◆ **WHAT NEEDS TO BE DONE**: Write out the whole listing again, exactly.

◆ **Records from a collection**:
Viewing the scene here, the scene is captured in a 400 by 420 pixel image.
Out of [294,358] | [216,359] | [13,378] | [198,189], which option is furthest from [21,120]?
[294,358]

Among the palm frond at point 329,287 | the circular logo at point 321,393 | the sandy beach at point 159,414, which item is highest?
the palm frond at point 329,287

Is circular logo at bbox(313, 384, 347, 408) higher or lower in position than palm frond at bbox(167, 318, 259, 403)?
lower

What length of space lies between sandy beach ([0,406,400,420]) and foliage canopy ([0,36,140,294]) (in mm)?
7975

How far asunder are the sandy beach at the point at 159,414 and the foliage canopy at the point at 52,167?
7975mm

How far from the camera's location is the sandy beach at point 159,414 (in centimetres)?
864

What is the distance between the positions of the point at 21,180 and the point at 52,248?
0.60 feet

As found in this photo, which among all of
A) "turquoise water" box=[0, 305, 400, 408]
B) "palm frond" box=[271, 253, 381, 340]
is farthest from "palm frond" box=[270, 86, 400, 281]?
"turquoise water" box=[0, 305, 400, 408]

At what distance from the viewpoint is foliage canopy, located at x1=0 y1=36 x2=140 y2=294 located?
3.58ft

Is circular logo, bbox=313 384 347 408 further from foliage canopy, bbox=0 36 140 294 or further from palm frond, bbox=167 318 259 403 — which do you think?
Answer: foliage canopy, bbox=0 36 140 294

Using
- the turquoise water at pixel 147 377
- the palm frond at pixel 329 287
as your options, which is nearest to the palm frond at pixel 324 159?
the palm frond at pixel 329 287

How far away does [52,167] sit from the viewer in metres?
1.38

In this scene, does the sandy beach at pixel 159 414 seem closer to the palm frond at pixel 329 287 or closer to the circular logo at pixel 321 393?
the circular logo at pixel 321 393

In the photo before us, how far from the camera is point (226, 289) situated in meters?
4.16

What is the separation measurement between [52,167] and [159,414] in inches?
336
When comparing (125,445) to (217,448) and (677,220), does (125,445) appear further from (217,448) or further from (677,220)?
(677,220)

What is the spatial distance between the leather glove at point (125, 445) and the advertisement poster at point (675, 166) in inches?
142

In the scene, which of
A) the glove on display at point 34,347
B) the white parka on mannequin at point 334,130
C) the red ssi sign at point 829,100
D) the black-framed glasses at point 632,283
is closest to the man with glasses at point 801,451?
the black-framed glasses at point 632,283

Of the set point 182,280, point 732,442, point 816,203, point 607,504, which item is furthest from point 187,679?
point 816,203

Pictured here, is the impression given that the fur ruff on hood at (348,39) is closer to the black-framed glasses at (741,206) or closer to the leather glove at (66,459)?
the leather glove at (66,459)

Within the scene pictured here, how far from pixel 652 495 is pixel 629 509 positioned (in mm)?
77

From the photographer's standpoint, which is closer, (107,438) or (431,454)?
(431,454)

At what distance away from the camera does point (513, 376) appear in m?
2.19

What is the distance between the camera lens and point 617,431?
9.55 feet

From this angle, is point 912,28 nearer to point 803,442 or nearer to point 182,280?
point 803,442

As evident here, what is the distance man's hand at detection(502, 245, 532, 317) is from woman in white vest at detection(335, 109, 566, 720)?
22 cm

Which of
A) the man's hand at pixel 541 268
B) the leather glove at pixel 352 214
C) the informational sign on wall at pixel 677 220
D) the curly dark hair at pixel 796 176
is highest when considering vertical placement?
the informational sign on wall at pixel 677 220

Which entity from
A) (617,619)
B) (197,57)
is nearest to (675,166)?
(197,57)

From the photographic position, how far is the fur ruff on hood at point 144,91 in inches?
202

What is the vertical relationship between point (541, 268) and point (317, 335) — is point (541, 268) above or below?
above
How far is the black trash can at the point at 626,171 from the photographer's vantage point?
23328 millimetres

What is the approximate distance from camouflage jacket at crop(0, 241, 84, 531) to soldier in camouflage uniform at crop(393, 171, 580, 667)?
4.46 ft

◆ **THE REPLY**:
Viewing the scene here, the scene is captured in a 400 by 420 pixel image.
Out of [294,358] | [216,359] | [13,378] | [198,189], which option is furthest from [21,120]?
[294,358]

Among the palm frond at point 329,287 | the circular logo at point 321,393 | the sandy beach at point 159,414, which item is highest?
the palm frond at point 329,287

Is circular logo at bbox(313, 384, 347, 408) higher or lower in position than palm frond at bbox(167, 318, 259, 403)?
lower

What length of space lies between sandy beach ([0,406,400,420]) and foliage canopy ([0,36,140,294]) (in mm)?
7975

How far asunder are the sandy beach at the point at 159,414 and the foliage canopy at the point at 52,167?
7975mm

How far from the camera's location is the sandy beach at point 159,414 (in centimetres)?
864

What is the distance between the positions of the point at 21,180 and the point at 52,248?
0.60 feet

As found in this photo, which among all of
A) "turquoise water" box=[0, 305, 400, 408]
B) "palm frond" box=[271, 253, 381, 340]
is farthest from "palm frond" box=[270, 86, 400, 281]?
"turquoise water" box=[0, 305, 400, 408]

At what distance from the viewpoint is foliage canopy, located at x1=0 y1=36 x2=140 y2=294 located?
3.58ft

Is circular logo, bbox=313 384 347 408 further from foliage canopy, bbox=0 36 140 294 or further from palm frond, bbox=167 318 259 403 — which do you think?
Answer: foliage canopy, bbox=0 36 140 294

Using
- the turquoise water at pixel 147 377
- the palm frond at pixel 329 287
as your options, which is nearest to the palm frond at pixel 324 159?
the palm frond at pixel 329 287

How far away does [52,167] sit from the viewer in metres?
1.38

In this scene, does the sandy beach at pixel 159 414 seem closer to the palm frond at pixel 329 287 or closer to the circular logo at pixel 321 393?
the circular logo at pixel 321 393

In the photo before us, how far from the camera is point (226, 289) situated in meters?
4.16

What is the separation measurement between [52,167] and [159,414] in inches?
336
When comparing (125,445) to (217,448) and (677,220), does (125,445) appear further from (217,448) or further from (677,220)?
(677,220)

What is the spatial distance between the leather glove at point (125, 445) and the advertisement poster at point (675, 166) in inches?
142

In the scene, which of
A) the glove on display at point 34,347
B) the white parka on mannequin at point 334,130
C) the red ssi sign at point 829,100
D) the black-framed glasses at point 632,283
is closest to the man with glasses at point 801,451?
the black-framed glasses at point 632,283

Of the set point 182,280, point 732,442, point 816,203, point 607,504, which item is furthest from point 187,679?
point 816,203

Pictured here, is the impression given that the fur ruff on hood at (348,39) is closer to the black-framed glasses at (741,206) or closer to the leather glove at (66,459)?
the leather glove at (66,459)

Within the scene pictured here, how far from pixel 652 495 is pixel 629 509 positioned (in mm)?
77

From the photographer's standpoint, which is closer, (107,438) or (431,454)?
(431,454)

At what distance away from the camera does point (513, 376) appear in m?
2.19

What is the distance between the camera lens and point 617,431?
9.55 feet

From this angle, is point 912,28 nearer to point 803,442 or nearer to point 182,280?
point 803,442

As evident here, what is the distance man's hand at detection(502, 245, 532, 317) is from woman in white vest at detection(335, 109, 566, 720)?
22 cm

Which of
A) the man's hand at pixel 541 268
B) the leather glove at pixel 352 214
C) the informational sign on wall at pixel 677 220
D) the curly dark hair at pixel 796 176
is highest when considering vertical placement?
the informational sign on wall at pixel 677 220

Which entity from
A) (617,619)
B) (197,57)
is nearest to (675,166)?
(197,57)

From the photographic position, how far is the fur ruff on hood at point 144,91 in inches?
202

What is the vertical relationship between point (541, 268) and point (317, 335) — is point (541, 268) above or below?
above
How far is the black trash can at the point at 626,171 from the photographer's vantage point?
23328 millimetres

What is the approximate distance from camouflage jacket at crop(0, 241, 84, 531) to soldier in camouflage uniform at crop(393, 171, 580, 667)?
4.46 ft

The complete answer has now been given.